I’m a third of the way through A Knight of the Seven Kingdoms.
This means I’ve read the first of the three stories about Ser Duncan the Tall
and his squire, Egg, and am about to embark on the second tale of their
adventures—but first, I had to run for The World of Ice and Fire to read
up on the politics of the time. The Targaryen kings still ruled Westeros and
since a bunch of royals showed up at the tourney in The Hedge Knight, I
was compelled to study up and get the names straight.

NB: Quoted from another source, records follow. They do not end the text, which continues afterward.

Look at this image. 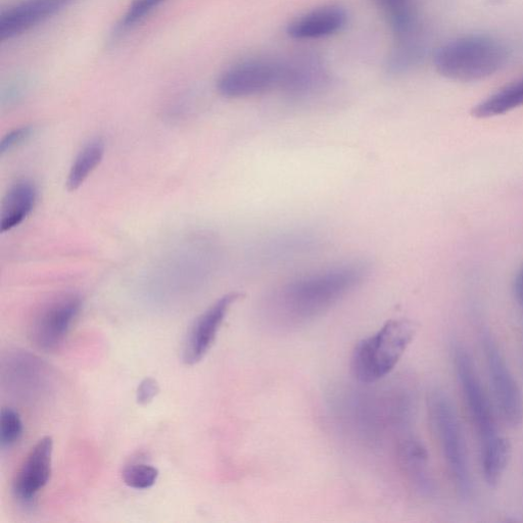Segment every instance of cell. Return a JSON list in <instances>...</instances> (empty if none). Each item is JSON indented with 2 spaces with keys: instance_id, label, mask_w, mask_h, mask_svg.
<instances>
[{
  "instance_id": "5bb4252c",
  "label": "cell",
  "mask_w": 523,
  "mask_h": 523,
  "mask_svg": "<svg viewBox=\"0 0 523 523\" xmlns=\"http://www.w3.org/2000/svg\"><path fill=\"white\" fill-rule=\"evenodd\" d=\"M326 80L323 64L313 56H299L281 63L280 86L292 94H307L320 88Z\"/></svg>"
},
{
  "instance_id": "9c48e42d",
  "label": "cell",
  "mask_w": 523,
  "mask_h": 523,
  "mask_svg": "<svg viewBox=\"0 0 523 523\" xmlns=\"http://www.w3.org/2000/svg\"><path fill=\"white\" fill-rule=\"evenodd\" d=\"M54 441L40 439L20 465L13 481V495L25 506L33 505L38 493L51 480Z\"/></svg>"
},
{
  "instance_id": "ffe728a7",
  "label": "cell",
  "mask_w": 523,
  "mask_h": 523,
  "mask_svg": "<svg viewBox=\"0 0 523 523\" xmlns=\"http://www.w3.org/2000/svg\"><path fill=\"white\" fill-rule=\"evenodd\" d=\"M167 2L169 0H131L112 33L113 38H119L133 30Z\"/></svg>"
},
{
  "instance_id": "cb8c5ba5",
  "label": "cell",
  "mask_w": 523,
  "mask_h": 523,
  "mask_svg": "<svg viewBox=\"0 0 523 523\" xmlns=\"http://www.w3.org/2000/svg\"><path fill=\"white\" fill-rule=\"evenodd\" d=\"M160 388L157 380L152 377H147L137 388L136 400L140 405H148L158 396Z\"/></svg>"
},
{
  "instance_id": "3957f363",
  "label": "cell",
  "mask_w": 523,
  "mask_h": 523,
  "mask_svg": "<svg viewBox=\"0 0 523 523\" xmlns=\"http://www.w3.org/2000/svg\"><path fill=\"white\" fill-rule=\"evenodd\" d=\"M509 58L507 47L487 34H469L449 41L437 51L434 63L447 79L484 80L500 71Z\"/></svg>"
},
{
  "instance_id": "52a82bcc",
  "label": "cell",
  "mask_w": 523,
  "mask_h": 523,
  "mask_svg": "<svg viewBox=\"0 0 523 523\" xmlns=\"http://www.w3.org/2000/svg\"><path fill=\"white\" fill-rule=\"evenodd\" d=\"M481 345L497 408L513 427L523 422V396L516 379L491 331H481Z\"/></svg>"
},
{
  "instance_id": "30bf717a",
  "label": "cell",
  "mask_w": 523,
  "mask_h": 523,
  "mask_svg": "<svg viewBox=\"0 0 523 523\" xmlns=\"http://www.w3.org/2000/svg\"><path fill=\"white\" fill-rule=\"evenodd\" d=\"M240 298L239 293L223 296L195 321L184 342L182 358L185 364L195 365L205 358L229 310Z\"/></svg>"
},
{
  "instance_id": "7c38bea8",
  "label": "cell",
  "mask_w": 523,
  "mask_h": 523,
  "mask_svg": "<svg viewBox=\"0 0 523 523\" xmlns=\"http://www.w3.org/2000/svg\"><path fill=\"white\" fill-rule=\"evenodd\" d=\"M397 455L400 467L413 489L421 496L431 497L435 492V482L429 454L413 430L399 437Z\"/></svg>"
},
{
  "instance_id": "ba28073f",
  "label": "cell",
  "mask_w": 523,
  "mask_h": 523,
  "mask_svg": "<svg viewBox=\"0 0 523 523\" xmlns=\"http://www.w3.org/2000/svg\"><path fill=\"white\" fill-rule=\"evenodd\" d=\"M281 63L249 60L227 69L217 81V89L228 99H243L279 88Z\"/></svg>"
},
{
  "instance_id": "44dd1931",
  "label": "cell",
  "mask_w": 523,
  "mask_h": 523,
  "mask_svg": "<svg viewBox=\"0 0 523 523\" xmlns=\"http://www.w3.org/2000/svg\"><path fill=\"white\" fill-rule=\"evenodd\" d=\"M124 483L135 490H147L158 481L159 470L146 463H133L126 466L122 472Z\"/></svg>"
},
{
  "instance_id": "ac0fdd59",
  "label": "cell",
  "mask_w": 523,
  "mask_h": 523,
  "mask_svg": "<svg viewBox=\"0 0 523 523\" xmlns=\"http://www.w3.org/2000/svg\"><path fill=\"white\" fill-rule=\"evenodd\" d=\"M372 3L383 11L395 37L421 28L414 0H372Z\"/></svg>"
},
{
  "instance_id": "2e32d148",
  "label": "cell",
  "mask_w": 523,
  "mask_h": 523,
  "mask_svg": "<svg viewBox=\"0 0 523 523\" xmlns=\"http://www.w3.org/2000/svg\"><path fill=\"white\" fill-rule=\"evenodd\" d=\"M523 107V77L502 87L472 110L475 118L487 119Z\"/></svg>"
},
{
  "instance_id": "277c9868",
  "label": "cell",
  "mask_w": 523,
  "mask_h": 523,
  "mask_svg": "<svg viewBox=\"0 0 523 523\" xmlns=\"http://www.w3.org/2000/svg\"><path fill=\"white\" fill-rule=\"evenodd\" d=\"M416 327L406 319L388 321L370 337L361 340L351 357L357 382L372 385L388 376L414 340Z\"/></svg>"
},
{
  "instance_id": "e0dca14e",
  "label": "cell",
  "mask_w": 523,
  "mask_h": 523,
  "mask_svg": "<svg viewBox=\"0 0 523 523\" xmlns=\"http://www.w3.org/2000/svg\"><path fill=\"white\" fill-rule=\"evenodd\" d=\"M42 362L27 353H17L8 362L7 374L10 385L17 386V391L25 394L35 393L37 380H44L46 370Z\"/></svg>"
},
{
  "instance_id": "9a60e30c",
  "label": "cell",
  "mask_w": 523,
  "mask_h": 523,
  "mask_svg": "<svg viewBox=\"0 0 523 523\" xmlns=\"http://www.w3.org/2000/svg\"><path fill=\"white\" fill-rule=\"evenodd\" d=\"M37 201V189L29 180H20L9 190L2 210V231L19 226L33 211Z\"/></svg>"
},
{
  "instance_id": "5b68a950",
  "label": "cell",
  "mask_w": 523,
  "mask_h": 523,
  "mask_svg": "<svg viewBox=\"0 0 523 523\" xmlns=\"http://www.w3.org/2000/svg\"><path fill=\"white\" fill-rule=\"evenodd\" d=\"M427 409L454 488L462 500L468 501L473 494V483L455 407L445 392L435 390L427 400Z\"/></svg>"
},
{
  "instance_id": "8fae6325",
  "label": "cell",
  "mask_w": 523,
  "mask_h": 523,
  "mask_svg": "<svg viewBox=\"0 0 523 523\" xmlns=\"http://www.w3.org/2000/svg\"><path fill=\"white\" fill-rule=\"evenodd\" d=\"M75 2L76 0H22L0 15V40H11L30 31Z\"/></svg>"
},
{
  "instance_id": "d4e9b609",
  "label": "cell",
  "mask_w": 523,
  "mask_h": 523,
  "mask_svg": "<svg viewBox=\"0 0 523 523\" xmlns=\"http://www.w3.org/2000/svg\"><path fill=\"white\" fill-rule=\"evenodd\" d=\"M513 290L516 301L523 309V267L520 269V271L515 277Z\"/></svg>"
},
{
  "instance_id": "7402d4cb",
  "label": "cell",
  "mask_w": 523,
  "mask_h": 523,
  "mask_svg": "<svg viewBox=\"0 0 523 523\" xmlns=\"http://www.w3.org/2000/svg\"><path fill=\"white\" fill-rule=\"evenodd\" d=\"M23 422L17 411L4 408L0 414V443L3 448H11L23 435Z\"/></svg>"
},
{
  "instance_id": "d6986e66",
  "label": "cell",
  "mask_w": 523,
  "mask_h": 523,
  "mask_svg": "<svg viewBox=\"0 0 523 523\" xmlns=\"http://www.w3.org/2000/svg\"><path fill=\"white\" fill-rule=\"evenodd\" d=\"M105 150V141L101 138L92 139L84 146L74 160L68 175L67 186L71 192L78 189L97 169L103 161Z\"/></svg>"
},
{
  "instance_id": "4fadbf2b",
  "label": "cell",
  "mask_w": 523,
  "mask_h": 523,
  "mask_svg": "<svg viewBox=\"0 0 523 523\" xmlns=\"http://www.w3.org/2000/svg\"><path fill=\"white\" fill-rule=\"evenodd\" d=\"M347 13L339 6H325L293 21L288 27L290 37L298 40L319 39L340 32L347 24Z\"/></svg>"
},
{
  "instance_id": "6da1fadb",
  "label": "cell",
  "mask_w": 523,
  "mask_h": 523,
  "mask_svg": "<svg viewBox=\"0 0 523 523\" xmlns=\"http://www.w3.org/2000/svg\"><path fill=\"white\" fill-rule=\"evenodd\" d=\"M367 268L346 263L317 271L284 284L266 301L267 320L279 328L304 325L327 312L363 281Z\"/></svg>"
},
{
  "instance_id": "603a6c76",
  "label": "cell",
  "mask_w": 523,
  "mask_h": 523,
  "mask_svg": "<svg viewBox=\"0 0 523 523\" xmlns=\"http://www.w3.org/2000/svg\"><path fill=\"white\" fill-rule=\"evenodd\" d=\"M32 131V127L23 126L7 134L2 141V145H0V153L5 155L22 145L31 136Z\"/></svg>"
},
{
  "instance_id": "7a4b0ae2",
  "label": "cell",
  "mask_w": 523,
  "mask_h": 523,
  "mask_svg": "<svg viewBox=\"0 0 523 523\" xmlns=\"http://www.w3.org/2000/svg\"><path fill=\"white\" fill-rule=\"evenodd\" d=\"M452 355L462 396L478 436L484 478L490 487H496L508 466L511 447L500 430L495 409L470 354L455 343Z\"/></svg>"
},
{
  "instance_id": "8992f818",
  "label": "cell",
  "mask_w": 523,
  "mask_h": 523,
  "mask_svg": "<svg viewBox=\"0 0 523 523\" xmlns=\"http://www.w3.org/2000/svg\"><path fill=\"white\" fill-rule=\"evenodd\" d=\"M82 307L76 294L60 295L43 304L33 316L29 337L40 351L53 353L65 344Z\"/></svg>"
}]
</instances>
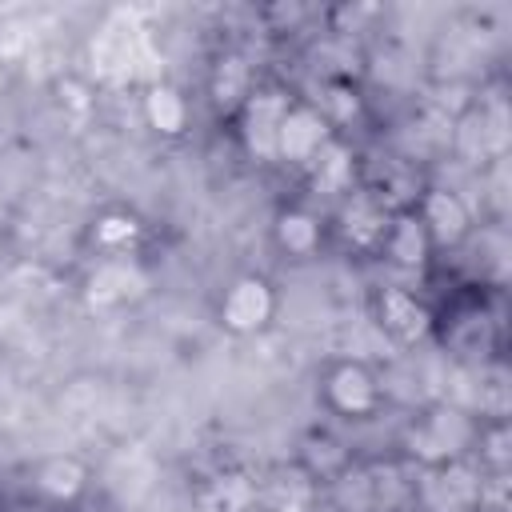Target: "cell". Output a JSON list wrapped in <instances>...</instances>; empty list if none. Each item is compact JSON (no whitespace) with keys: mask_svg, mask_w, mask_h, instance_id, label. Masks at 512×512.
Returning <instances> with one entry per match:
<instances>
[{"mask_svg":"<svg viewBox=\"0 0 512 512\" xmlns=\"http://www.w3.org/2000/svg\"><path fill=\"white\" fill-rule=\"evenodd\" d=\"M324 408L340 420H368L384 404V384L364 360H332L320 376Z\"/></svg>","mask_w":512,"mask_h":512,"instance_id":"obj_2","label":"cell"},{"mask_svg":"<svg viewBox=\"0 0 512 512\" xmlns=\"http://www.w3.org/2000/svg\"><path fill=\"white\" fill-rule=\"evenodd\" d=\"M292 96L276 84H256L248 92V100L240 104L236 120H240V144L252 160H276V132H280V120L288 112Z\"/></svg>","mask_w":512,"mask_h":512,"instance_id":"obj_4","label":"cell"},{"mask_svg":"<svg viewBox=\"0 0 512 512\" xmlns=\"http://www.w3.org/2000/svg\"><path fill=\"white\" fill-rule=\"evenodd\" d=\"M140 220L124 208H112V212H100L92 224H88V244L100 252V260H112V256H128L136 244H140Z\"/></svg>","mask_w":512,"mask_h":512,"instance_id":"obj_17","label":"cell"},{"mask_svg":"<svg viewBox=\"0 0 512 512\" xmlns=\"http://www.w3.org/2000/svg\"><path fill=\"white\" fill-rule=\"evenodd\" d=\"M476 432H480V424L464 408L436 404V408H424L408 424L404 448L428 468H448V464H460L476 448Z\"/></svg>","mask_w":512,"mask_h":512,"instance_id":"obj_1","label":"cell"},{"mask_svg":"<svg viewBox=\"0 0 512 512\" xmlns=\"http://www.w3.org/2000/svg\"><path fill=\"white\" fill-rule=\"evenodd\" d=\"M140 108H144L148 128L160 132V136H180V132L188 128V100H184L180 88H172V84H164V80H156V84L144 88Z\"/></svg>","mask_w":512,"mask_h":512,"instance_id":"obj_18","label":"cell"},{"mask_svg":"<svg viewBox=\"0 0 512 512\" xmlns=\"http://www.w3.org/2000/svg\"><path fill=\"white\" fill-rule=\"evenodd\" d=\"M312 504H316V480L300 468L280 472L264 488V512H312Z\"/></svg>","mask_w":512,"mask_h":512,"instance_id":"obj_21","label":"cell"},{"mask_svg":"<svg viewBox=\"0 0 512 512\" xmlns=\"http://www.w3.org/2000/svg\"><path fill=\"white\" fill-rule=\"evenodd\" d=\"M456 140V152L468 160V164H484L488 156H500L504 152V120H500V108H472L460 128L452 132Z\"/></svg>","mask_w":512,"mask_h":512,"instance_id":"obj_15","label":"cell"},{"mask_svg":"<svg viewBox=\"0 0 512 512\" xmlns=\"http://www.w3.org/2000/svg\"><path fill=\"white\" fill-rule=\"evenodd\" d=\"M272 316H276V288L256 272L236 276L216 304V320L232 336H256L272 324Z\"/></svg>","mask_w":512,"mask_h":512,"instance_id":"obj_3","label":"cell"},{"mask_svg":"<svg viewBox=\"0 0 512 512\" xmlns=\"http://www.w3.org/2000/svg\"><path fill=\"white\" fill-rule=\"evenodd\" d=\"M92 56H96V68H100L104 76H132L128 64H136V60L148 56L144 28H136V20L120 12V16L100 32V40L92 44Z\"/></svg>","mask_w":512,"mask_h":512,"instance_id":"obj_12","label":"cell"},{"mask_svg":"<svg viewBox=\"0 0 512 512\" xmlns=\"http://www.w3.org/2000/svg\"><path fill=\"white\" fill-rule=\"evenodd\" d=\"M144 288H148V276H144V268H140L132 256L100 260V264L88 272V284H84L88 304H96V308L128 304V300H136Z\"/></svg>","mask_w":512,"mask_h":512,"instance_id":"obj_11","label":"cell"},{"mask_svg":"<svg viewBox=\"0 0 512 512\" xmlns=\"http://www.w3.org/2000/svg\"><path fill=\"white\" fill-rule=\"evenodd\" d=\"M372 316H376L380 332H384L388 340L404 344V348L428 340V332H432V324H436L432 308H428L416 292H408V288H400V284H388V288H380V292L372 296Z\"/></svg>","mask_w":512,"mask_h":512,"instance_id":"obj_5","label":"cell"},{"mask_svg":"<svg viewBox=\"0 0 512 512\" xmlns=\"http://www.w3.org/2000/svg\"><path fill=\"white\" fill-rule=\"evenodd\" d=\"M376 252H380L392 268H400V272H420V268H428L436 244H432L428 228L420 224L416 208H396V212L388 216V228H384Z\"/></svg>","mask_w":512,"mask_h":512,"instance_id":"obj_8","label":"cell"},{"mask_svg":"<svg viewBox=\"0 0 512 512\" xmlns=\"http://www.w3.org/2000/svg\"><path fill=\"white\" fill-rule=\"evenodd\" d=\"M256 480L244 472H220L200 488V508L204 512H252L256 504Z\"/></svg>","mask_w":512,"mask_h":512,"instance_id":"obj_19","label":"cell"},{"mask_svg":"<svg viewBox=\"0 0 512 512\" xmlns=\"http://www.w3.org/2000/svg\"><path fill=\"white\" fill-rule=\"evenodd\" d=\"M308 180H312V192L316 196H328V200H340L356 188V152L352 144H344L340 136H332L316 160L308 164Z\"/></svg>","mask_w":512,"mask_h":512,"instance_id":"obj_14","label":"cell"},{"mask_svg":"<svg viewBox=\"0 0 512 512\" xmlns=\"http://www.w3.org/2000/svg\"><path fill=\"white\" fill-rule=\"evenodd\" d=\"M364 100H360V88L348 80V76H328L320 84V100H316V112L332 124V128H344L360 116Z\"/></svg>","mask_w":512,"mask_h":512,"instance_id":"obj_22","label":"cell"},{"mask_svg":"<svg viewBox=\"0 0 512 512\" xmlns=\"http://www.w3.org/2000/svg\"><path fill=\"white\" fill-rule=\"evenodd\" d=\"M412 208H416V216L428 228L436 248H452V244H460L472 232V208L452 188H428Z\"/></svg>","mask_w":512,"mask_h":512,"instance_id":"obj_9","label":"cell"},{"mask_svg":"<svg viewBox=\"0 0 512 512\" xmlns=\"http://www.w3.org/2000/svg\"><path fill=\"white\" fill-rule=\"evenodd\" d=\"M88 480L92 472L76 452H52L32 464V488L48 504H76L88 492Z\"/></svg>","mask_w":512,"mask_h":512,"instance_id":"obj_10","label":"cell"},{"mask_svg":"<svg viewBox=\"0 0 512 512\" xmlns=\"http://www.w3.org/2000/svg\"><path fill=\"white\" fill-rule=\"evenodd\" d=\"M348 468V448L332 432H308L300 444V472H308L316 484L336 480Z\"/></svg>","mask_w":512,"mask_h":512,"instance_id":"obj_20","label":"cell"},{"mask_svg":"<svg viewBox=\"0 0 512 512\" xmlns=\"http://www.w3.org/2000/svg\"><path fill=\"white\" fill-rule=\"evenodd\" d=\"M388 216H392V208L384 204V196H376L372 188H352L348 196H340L336 232L356 252H376L380 248V236L388 228Z\"/></svg>","mask_w":512,"mask_h":512,"instance_id":"obj_7","label":"cell"},{"mask_svg":"<svg viewBox=\"0 0 512 512\" xmlns=\"http://www.w3.org/2000/svg\"><path fill=\"white\" fill-rule=\"evenodd\" d=\"M252 88H256V80L240 52H224L208 72V96L220 112H240V104L248 100Z\"/></svg>","mask_w":512,"mask_h":512,"instance_id":"obj_16","label":"cell"},{"mask_svg":"<svg viewBox=\"0 0 512 512\" xmlns=\"http://www.w3.org/2000/svg\"><path fill=\"white\" fill-rule=\"evenodd\" d=\"M272 240L288 260H308L324 244V216L312 212L308 204H288L272 220Z\"/></svg>","mask_w":512,"mask_h":512,"instance_id":"obj_13","label":"cell"},{"mask_svg":"<svg viewBox=\"0 0 512 512\" xmlns=\"http://www.w3.org/2000/svg\"><path fill=\"white\" fill-rule=\"evenodd\" d=\"M336 136V128L316 112V104H300L292 100L284 120H280V132H276V160L284 164H300L308 168L316 160V152Z\"/></svg>","mask_w":512,"mask_h":512,"instance_id":"obj_6","label":"cell"}]
</instances>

It’s hard to keep track of so many similarly sounding names (Aemon,
Aegon, Aerion, Daemon, Daeron, etc.), hence my determination to get the
characters straight. GRRM has said that he’d been told writers should not use
names that begin with the same letter more than once in a story, which he felt
restricted any cast of characters to a maximum of twenty-six. He added
something along the lines of his readers being smart enough to tell their
Targaryens apart. Not to mention English royal history, where Williams,
Edwards, Richards and Henrys appear in nearly every generation. So he
cheerfully uses names more than once, and mixes it up with derivatives of those
names until you practically need a map to tell who’s who.
I’m having a ball.
Not only are the Dunk and Egg stories built on solid ground, they flow
from one scene to the next, they carry the reader with ease, the imagery is
bright and the voices clearly heard, and best of all, they stay with you when
you’re not reading. That’s why I consulted the Westerosi Bible to get a
better grip on the historic players—book in hand or book elsewhere, in some
part of my psyche, I am there.
What a joy to be reminded of why I am a fan. Twenty years ago, the cover
art on a paperback copy of A Game of Thrones caught my eye. I fell into
the first pages while standing in the bookshop. I devoured the book itself,
reading faster and faster, revelling in the writing as much as in the plot.
Glorious, glorious, every page was thick and juicy and alive with colour and
sound and texture. Sure, I thought it would look fab on film … but just because
you can doesn’t mean you should. Season Five has taught me so. Unfortunately, I
let my dismay with the TV series weaken my perception of the creator.
Dunk and Egg have reminded me of something vitally important.
GRRM is a masterful writer.
A Song of Ice and Fire was as inspiring to me as The Vampire Chronicles.
Even as I read the first volume all those years ago, I was thinking, Could I
write something like this? Did I dare to try?
You bet I did.
It started with a book. The written word. One writer speaking to one
reader, one page at a time. And that is how I mean for it to stay.